> **PASSAGE GIVEN**:
----------------------------------------

The Crucible of Change: Jenrette Foundation Convenes Cultural and Historic Landscape Leaders
Author: William Richards, Ph.D.
Historic and cultural landscapes are having a moment in our news cycles, creating a critical opportunity to examine their disciplinary foundations, and across the United States, debates about history, identity, land use, memory, and stewardship are increasingly playing out through landscapes. On June 11, the Jenrette Foundation convened researchers, practitioners, and cultural leaders at Edgewater to examine how we should understand, teach, and care for landscapes as cultural artifacts and living sites in the 21st century. One goal emerged by the end of the day, however: how to embrace fixed principles and continual change—a working redefinition of "stewardship," itself.
To explore that question, the Jenrette Foundation convened a diverse group individuals whose work spans landscape architecture, archaeology, cultural geography, historic house museums, nonprofit leadership, public policy, and preservation. Their conversations framed cultural landscape studies at a moment when both the field and the landscapes it seeks to interpret are undergoing profound change.
“As a point of departure, this Jenrette Foundation convening as a way of embracing non-living objects and homes and preservation—as it does—as well as cultural landscapes, which are about both protection and change, simultaneously,” said Charles Birnbaum, founder of The Cultural Landscape Foundation, who kicked off the convening on the afternoon of June 10. “If I were to look at this through the lens of what’s happening, the public thirst for cultural landscapes—and the continuum of heritage—is overwhelming. The public is paying attention and we should use this as an opportunity to broaden their lenses,” said Birnbaum. “Although we are in a triage moment now, we should be aspirational and ambitious.”

----------------------------------------

> **RECORDS SUPPLIED**:
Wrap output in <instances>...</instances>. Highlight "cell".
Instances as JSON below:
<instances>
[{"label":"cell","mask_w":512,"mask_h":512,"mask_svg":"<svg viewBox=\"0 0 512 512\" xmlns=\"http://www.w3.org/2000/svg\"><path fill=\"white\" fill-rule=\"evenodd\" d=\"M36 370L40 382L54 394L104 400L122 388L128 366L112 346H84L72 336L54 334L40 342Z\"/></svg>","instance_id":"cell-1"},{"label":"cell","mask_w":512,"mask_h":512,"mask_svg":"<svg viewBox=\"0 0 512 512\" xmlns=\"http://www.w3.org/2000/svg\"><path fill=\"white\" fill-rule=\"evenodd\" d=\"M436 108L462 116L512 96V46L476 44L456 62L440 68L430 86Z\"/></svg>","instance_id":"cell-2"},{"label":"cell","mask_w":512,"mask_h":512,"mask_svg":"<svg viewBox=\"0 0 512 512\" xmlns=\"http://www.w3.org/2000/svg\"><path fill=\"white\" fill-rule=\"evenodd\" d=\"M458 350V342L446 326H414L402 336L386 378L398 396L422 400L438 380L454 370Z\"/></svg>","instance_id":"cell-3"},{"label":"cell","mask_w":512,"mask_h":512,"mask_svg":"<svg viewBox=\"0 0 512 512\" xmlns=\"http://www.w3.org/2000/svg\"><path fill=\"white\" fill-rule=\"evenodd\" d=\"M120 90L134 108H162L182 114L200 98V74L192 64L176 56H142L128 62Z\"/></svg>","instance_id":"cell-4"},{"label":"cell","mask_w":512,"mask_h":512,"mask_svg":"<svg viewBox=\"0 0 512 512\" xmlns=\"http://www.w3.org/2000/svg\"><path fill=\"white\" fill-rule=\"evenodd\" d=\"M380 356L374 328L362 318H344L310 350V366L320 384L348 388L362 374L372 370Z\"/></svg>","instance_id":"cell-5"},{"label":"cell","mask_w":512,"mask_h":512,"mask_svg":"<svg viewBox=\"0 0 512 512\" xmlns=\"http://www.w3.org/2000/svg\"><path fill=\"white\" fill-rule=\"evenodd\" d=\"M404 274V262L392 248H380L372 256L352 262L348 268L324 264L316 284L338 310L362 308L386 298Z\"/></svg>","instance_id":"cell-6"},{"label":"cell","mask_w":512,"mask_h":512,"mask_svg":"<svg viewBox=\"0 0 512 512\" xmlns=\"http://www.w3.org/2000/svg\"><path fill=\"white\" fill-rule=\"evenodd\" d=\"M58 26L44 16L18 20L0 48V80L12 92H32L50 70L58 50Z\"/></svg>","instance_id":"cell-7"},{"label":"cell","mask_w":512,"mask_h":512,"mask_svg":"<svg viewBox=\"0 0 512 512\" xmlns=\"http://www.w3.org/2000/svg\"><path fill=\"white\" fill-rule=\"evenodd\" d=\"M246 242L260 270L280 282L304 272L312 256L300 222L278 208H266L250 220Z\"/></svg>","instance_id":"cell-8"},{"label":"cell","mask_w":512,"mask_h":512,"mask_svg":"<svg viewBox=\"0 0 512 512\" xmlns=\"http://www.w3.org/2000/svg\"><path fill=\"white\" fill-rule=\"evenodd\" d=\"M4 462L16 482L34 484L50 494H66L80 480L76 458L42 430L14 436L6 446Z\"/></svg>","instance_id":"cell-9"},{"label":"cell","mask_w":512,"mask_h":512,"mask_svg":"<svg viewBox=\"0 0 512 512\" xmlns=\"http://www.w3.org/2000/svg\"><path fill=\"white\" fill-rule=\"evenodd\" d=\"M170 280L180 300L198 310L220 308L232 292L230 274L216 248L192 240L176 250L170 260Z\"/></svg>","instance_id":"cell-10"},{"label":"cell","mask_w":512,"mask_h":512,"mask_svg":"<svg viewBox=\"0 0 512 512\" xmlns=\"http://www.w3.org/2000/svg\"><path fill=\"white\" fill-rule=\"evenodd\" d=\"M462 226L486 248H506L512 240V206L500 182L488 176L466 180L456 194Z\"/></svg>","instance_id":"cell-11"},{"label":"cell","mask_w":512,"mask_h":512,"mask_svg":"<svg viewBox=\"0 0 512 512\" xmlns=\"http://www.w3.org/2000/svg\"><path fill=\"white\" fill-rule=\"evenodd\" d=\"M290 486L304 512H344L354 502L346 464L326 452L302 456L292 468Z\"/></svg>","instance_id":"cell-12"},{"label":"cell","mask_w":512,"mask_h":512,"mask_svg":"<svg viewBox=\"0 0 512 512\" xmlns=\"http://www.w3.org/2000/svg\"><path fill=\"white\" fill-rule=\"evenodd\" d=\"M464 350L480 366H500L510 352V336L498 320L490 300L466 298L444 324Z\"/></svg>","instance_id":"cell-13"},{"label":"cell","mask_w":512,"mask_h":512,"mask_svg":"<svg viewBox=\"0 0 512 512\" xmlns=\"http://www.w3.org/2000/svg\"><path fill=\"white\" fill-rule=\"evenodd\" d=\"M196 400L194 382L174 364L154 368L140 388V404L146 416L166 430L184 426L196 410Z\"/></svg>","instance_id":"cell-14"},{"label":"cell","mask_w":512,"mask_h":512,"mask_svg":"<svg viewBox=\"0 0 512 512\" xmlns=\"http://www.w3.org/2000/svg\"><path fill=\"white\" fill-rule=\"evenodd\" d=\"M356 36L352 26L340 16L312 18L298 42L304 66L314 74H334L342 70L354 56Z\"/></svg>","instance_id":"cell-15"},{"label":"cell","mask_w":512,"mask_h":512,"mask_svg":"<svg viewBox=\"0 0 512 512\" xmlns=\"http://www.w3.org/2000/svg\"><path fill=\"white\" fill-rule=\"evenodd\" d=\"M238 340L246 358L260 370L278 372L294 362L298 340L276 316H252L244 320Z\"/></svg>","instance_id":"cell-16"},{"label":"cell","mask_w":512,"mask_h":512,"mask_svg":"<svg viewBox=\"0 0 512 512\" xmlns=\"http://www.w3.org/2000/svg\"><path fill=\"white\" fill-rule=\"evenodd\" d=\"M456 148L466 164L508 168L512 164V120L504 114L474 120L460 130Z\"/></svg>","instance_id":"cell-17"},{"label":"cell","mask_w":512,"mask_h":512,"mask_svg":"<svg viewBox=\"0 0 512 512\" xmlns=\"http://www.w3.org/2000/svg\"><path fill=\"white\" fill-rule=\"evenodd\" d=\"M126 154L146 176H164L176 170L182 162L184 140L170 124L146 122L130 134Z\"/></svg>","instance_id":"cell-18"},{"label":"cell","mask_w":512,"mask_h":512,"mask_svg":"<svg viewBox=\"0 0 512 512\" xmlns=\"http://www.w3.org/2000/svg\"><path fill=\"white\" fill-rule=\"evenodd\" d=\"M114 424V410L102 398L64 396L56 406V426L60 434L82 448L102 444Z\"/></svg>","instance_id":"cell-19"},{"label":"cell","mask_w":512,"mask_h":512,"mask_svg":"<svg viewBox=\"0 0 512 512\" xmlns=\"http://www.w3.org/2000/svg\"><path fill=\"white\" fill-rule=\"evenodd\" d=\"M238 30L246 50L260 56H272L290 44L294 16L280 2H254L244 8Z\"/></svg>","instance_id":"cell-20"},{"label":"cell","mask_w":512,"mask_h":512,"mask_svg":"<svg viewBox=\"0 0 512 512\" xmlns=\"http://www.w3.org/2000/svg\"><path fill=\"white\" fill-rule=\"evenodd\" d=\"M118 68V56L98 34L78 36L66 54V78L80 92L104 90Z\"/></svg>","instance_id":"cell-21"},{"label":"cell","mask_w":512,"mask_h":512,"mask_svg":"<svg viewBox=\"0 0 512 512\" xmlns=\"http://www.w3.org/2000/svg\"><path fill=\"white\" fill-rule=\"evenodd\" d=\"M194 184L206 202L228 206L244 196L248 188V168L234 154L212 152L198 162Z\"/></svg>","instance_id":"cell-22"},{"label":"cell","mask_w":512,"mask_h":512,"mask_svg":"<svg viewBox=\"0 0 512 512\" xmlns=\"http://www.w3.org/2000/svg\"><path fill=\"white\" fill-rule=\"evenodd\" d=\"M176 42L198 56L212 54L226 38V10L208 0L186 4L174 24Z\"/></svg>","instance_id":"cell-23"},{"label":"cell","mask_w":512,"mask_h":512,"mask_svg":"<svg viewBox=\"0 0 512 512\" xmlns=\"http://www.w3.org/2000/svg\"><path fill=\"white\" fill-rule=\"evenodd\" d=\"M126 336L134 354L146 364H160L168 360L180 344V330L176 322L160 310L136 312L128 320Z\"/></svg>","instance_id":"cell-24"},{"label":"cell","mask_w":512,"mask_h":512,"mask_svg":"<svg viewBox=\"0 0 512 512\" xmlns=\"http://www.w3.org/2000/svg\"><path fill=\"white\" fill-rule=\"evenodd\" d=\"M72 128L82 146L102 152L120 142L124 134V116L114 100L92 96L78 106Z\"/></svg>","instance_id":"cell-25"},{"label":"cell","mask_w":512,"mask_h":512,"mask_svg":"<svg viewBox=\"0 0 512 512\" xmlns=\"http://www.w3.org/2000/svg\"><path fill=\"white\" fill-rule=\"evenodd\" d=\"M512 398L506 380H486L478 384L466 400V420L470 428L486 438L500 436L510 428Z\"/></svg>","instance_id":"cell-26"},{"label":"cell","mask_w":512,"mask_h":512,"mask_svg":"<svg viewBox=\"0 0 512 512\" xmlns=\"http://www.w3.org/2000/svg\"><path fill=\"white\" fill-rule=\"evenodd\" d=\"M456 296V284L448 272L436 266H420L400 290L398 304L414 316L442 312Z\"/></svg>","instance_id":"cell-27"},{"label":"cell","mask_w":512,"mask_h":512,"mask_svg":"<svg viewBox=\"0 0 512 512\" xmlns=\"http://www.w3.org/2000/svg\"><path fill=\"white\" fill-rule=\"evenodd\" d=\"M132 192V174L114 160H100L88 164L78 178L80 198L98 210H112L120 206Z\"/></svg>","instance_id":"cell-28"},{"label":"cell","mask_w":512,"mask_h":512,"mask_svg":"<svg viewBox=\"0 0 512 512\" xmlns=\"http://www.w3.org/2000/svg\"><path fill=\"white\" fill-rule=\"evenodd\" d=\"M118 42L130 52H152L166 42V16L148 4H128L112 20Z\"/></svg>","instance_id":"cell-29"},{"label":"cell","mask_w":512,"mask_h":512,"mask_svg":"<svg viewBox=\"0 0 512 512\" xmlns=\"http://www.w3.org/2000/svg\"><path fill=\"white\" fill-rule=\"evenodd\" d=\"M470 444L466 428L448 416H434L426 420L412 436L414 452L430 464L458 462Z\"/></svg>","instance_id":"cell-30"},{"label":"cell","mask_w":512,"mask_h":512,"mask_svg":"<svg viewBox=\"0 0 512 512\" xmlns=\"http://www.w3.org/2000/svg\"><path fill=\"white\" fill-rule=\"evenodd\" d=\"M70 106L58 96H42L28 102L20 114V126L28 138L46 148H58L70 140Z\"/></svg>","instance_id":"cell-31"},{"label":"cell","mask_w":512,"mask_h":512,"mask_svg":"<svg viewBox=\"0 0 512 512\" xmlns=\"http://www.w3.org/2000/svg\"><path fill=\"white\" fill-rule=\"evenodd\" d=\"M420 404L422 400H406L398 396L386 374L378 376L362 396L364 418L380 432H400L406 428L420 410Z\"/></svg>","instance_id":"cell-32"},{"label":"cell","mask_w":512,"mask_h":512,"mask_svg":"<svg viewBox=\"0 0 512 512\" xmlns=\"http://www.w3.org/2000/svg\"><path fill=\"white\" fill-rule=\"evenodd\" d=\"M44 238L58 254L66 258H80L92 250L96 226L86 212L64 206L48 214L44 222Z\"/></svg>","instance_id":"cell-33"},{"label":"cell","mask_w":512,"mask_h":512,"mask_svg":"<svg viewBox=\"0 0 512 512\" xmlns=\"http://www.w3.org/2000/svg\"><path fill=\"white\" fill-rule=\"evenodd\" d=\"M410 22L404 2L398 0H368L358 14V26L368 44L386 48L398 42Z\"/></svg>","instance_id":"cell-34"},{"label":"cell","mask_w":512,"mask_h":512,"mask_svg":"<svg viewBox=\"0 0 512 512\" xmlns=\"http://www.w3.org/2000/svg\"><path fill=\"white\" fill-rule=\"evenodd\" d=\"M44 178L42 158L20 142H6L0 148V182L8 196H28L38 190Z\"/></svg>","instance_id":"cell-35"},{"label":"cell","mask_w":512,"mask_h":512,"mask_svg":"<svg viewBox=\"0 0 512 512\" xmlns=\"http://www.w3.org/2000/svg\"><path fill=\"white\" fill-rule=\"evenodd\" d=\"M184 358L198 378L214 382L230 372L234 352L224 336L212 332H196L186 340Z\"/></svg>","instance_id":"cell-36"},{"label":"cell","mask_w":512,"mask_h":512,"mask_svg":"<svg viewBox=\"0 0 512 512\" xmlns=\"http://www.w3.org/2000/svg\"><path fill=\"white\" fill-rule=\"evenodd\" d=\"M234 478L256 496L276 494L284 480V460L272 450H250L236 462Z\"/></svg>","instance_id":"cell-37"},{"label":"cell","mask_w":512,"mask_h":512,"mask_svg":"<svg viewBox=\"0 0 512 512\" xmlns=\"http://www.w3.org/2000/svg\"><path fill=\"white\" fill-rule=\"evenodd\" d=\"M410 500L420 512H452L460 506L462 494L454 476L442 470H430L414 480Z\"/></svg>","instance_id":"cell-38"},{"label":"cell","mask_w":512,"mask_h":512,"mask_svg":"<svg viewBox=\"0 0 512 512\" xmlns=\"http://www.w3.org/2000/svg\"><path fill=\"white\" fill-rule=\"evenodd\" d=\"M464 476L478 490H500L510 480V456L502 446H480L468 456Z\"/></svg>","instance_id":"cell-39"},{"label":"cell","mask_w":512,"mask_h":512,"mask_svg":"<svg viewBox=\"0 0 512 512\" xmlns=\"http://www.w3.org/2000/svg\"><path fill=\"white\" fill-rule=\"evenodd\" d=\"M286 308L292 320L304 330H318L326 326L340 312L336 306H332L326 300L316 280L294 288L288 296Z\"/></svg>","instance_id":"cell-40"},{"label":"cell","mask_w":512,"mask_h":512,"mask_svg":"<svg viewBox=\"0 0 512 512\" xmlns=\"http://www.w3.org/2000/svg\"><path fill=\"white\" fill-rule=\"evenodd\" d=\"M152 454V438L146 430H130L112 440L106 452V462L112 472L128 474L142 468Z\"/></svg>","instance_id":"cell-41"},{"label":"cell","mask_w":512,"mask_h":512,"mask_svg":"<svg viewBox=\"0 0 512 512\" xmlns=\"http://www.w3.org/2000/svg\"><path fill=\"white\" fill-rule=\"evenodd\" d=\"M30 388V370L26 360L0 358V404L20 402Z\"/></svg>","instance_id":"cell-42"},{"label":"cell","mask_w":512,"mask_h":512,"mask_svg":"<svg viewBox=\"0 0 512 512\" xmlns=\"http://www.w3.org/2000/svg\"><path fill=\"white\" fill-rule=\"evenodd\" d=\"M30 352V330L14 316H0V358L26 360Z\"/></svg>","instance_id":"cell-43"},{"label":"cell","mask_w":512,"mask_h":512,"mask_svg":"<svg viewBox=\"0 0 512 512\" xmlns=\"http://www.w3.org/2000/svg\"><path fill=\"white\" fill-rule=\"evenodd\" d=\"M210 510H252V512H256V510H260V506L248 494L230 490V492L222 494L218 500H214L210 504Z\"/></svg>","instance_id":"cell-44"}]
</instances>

----------------------------------------

> **WORK INSTRUCTIONS**:
From the article on the Jenrette Foundation convening, write out word for word the part that opens with the words containing "To explore that" and closes with "undergoing profound change.". The material above is separate from the text and stands on its own.

> **ANSWER TO THE EXERCISE**:
To explore that question, the Jenrette Foundation convened a diverse group individuals whose work spans landscape architecture, archaeology, cultural geography, historic house museums, nonprofit leadership, public policy, and preservation. Their conversations framed cultural landscape studies at a moment when both the field and the landscapes it seeks to interpret are undergoing profound change.